Maxima Acuña is not your typical activist. She stands around 4½ feet tall, and has never set foot inside of a school. She can neither read nor write, and has never been affiliated with any outside organization. However, the 47-year-old subsistence farmer and grandmother has been successfully resisting the largest multinational mining project in Peru for the past five years, standing up for indigenous communities across the region.
“Our struggle began in 2011, when the Yanacocha mine began attacking us,” Acuña told The Daily Beast, describing how the mine project, run by the Colorado-based Newmont Mining Corporation and a Peruvian subsidiary, disrupted her serene farm life. Before Big Mining came to her Catamarca region of Peru, she’d spent her life raising animals, living off the land and making arts and crafts projects for extra income.
“They wanted to take our property by force so that they could bring in their machinery to extract the gold, and take it back to their countries,” she continued.

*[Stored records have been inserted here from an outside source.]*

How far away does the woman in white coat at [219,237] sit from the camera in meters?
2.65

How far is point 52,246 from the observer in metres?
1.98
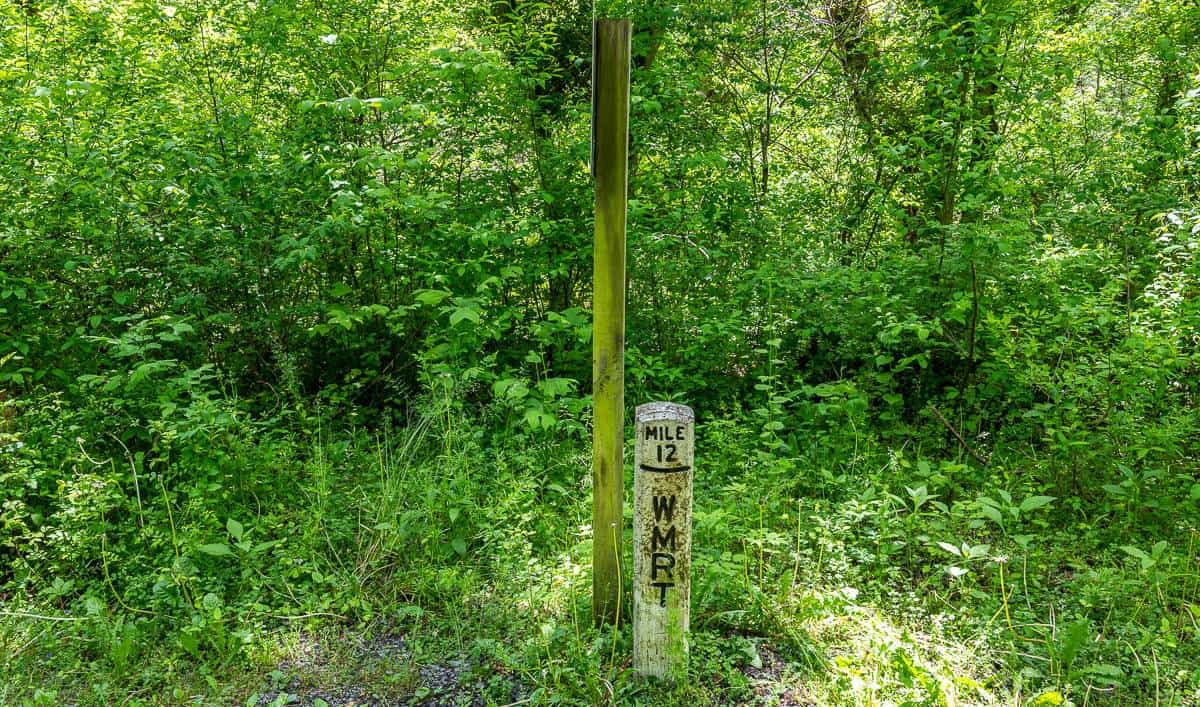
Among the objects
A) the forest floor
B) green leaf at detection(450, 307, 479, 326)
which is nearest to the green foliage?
the forest floor

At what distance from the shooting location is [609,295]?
272cm

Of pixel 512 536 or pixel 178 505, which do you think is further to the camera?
pixel 178 505

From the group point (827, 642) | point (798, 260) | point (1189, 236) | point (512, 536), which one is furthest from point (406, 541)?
point (1189, 236)

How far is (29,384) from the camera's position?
447 cm

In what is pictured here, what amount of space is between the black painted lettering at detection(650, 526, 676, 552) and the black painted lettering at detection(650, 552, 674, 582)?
3cm

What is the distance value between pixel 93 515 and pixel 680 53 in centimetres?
528

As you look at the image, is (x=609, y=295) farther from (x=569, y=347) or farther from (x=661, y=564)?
(x=569, y=347)

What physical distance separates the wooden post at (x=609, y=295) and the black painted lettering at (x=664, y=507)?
0.79 ft

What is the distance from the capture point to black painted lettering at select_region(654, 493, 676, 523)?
2562 millimetres

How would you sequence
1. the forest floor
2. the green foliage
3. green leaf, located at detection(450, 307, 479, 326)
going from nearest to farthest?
1. the forest floor
2. the green foliage
3. green leaf, located at detection(450, 307, 479, 326)

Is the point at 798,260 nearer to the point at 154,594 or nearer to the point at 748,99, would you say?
the point at 748,99

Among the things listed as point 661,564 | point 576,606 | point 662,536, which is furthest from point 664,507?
point 576,606

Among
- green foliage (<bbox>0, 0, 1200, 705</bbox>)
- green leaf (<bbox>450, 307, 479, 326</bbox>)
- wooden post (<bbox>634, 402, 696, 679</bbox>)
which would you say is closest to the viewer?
wooden post (<bbox>634, 402, 696, 679</bbox>)

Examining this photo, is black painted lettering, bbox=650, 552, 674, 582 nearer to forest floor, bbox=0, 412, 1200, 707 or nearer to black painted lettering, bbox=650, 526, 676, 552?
black painted lettering, bbox=650, 526, 676, 552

Almost 50 percent of the Catamarca region has been earmarked for mining projects. In 2011, the Peruvian government signed over 7,400 acres of Catamarca land to the Newmont Mining Corporation, which intended to build a $5 billion gold and copper mining project. However, the project—which planned to drain four of the region’s iconic lakes, to use them as mineral depositories—was quickly met with opposition from the local community over concerns about water pollution. This led to violent clashes that caused the government to declare a state of emergency, temporarily halting the project.
This was where Maxima Acuña came in. Acuña’s family farm, which she has lived off of with her husband and children for more than 20 years, happens to be on a stretch of land that provides vital access to one of the lakes that Newmont desperately needs access to for the project to move forward. However, after she refused to sell her land, Newmont’s Peruvian subsidiary, Yanacocha, sued her and her family on the accusation that they were illegally occupying their own land.
When Acuña challenged the lawsuit in court—and won—she says private security contractors (disguised as local police) began to openly threaten her, occupying her land, then raiding her house and beating her and her family in a series of eviction attempts. The last raid included a beating that left her and her daughter unconscious, and landed her son in the hospital. (The Yanacocha claims the family’s home was built on land it owns and that it was merely clearing out an “unauthorized occupation.”)
“We have been facing these attacks for years,” Acuña told The Daily Beast. “And the damages are physical and material, as well as psychological.”
As Acuña prepares to travel back to Peru after accepting her award in the United States, she gets ready to continue her battle to defend her land.
“I will never kneel before Yanacocha,” she said at a recent event honoring the recipients of the 2016 Goldman Environmental Prize. “I will never give up.”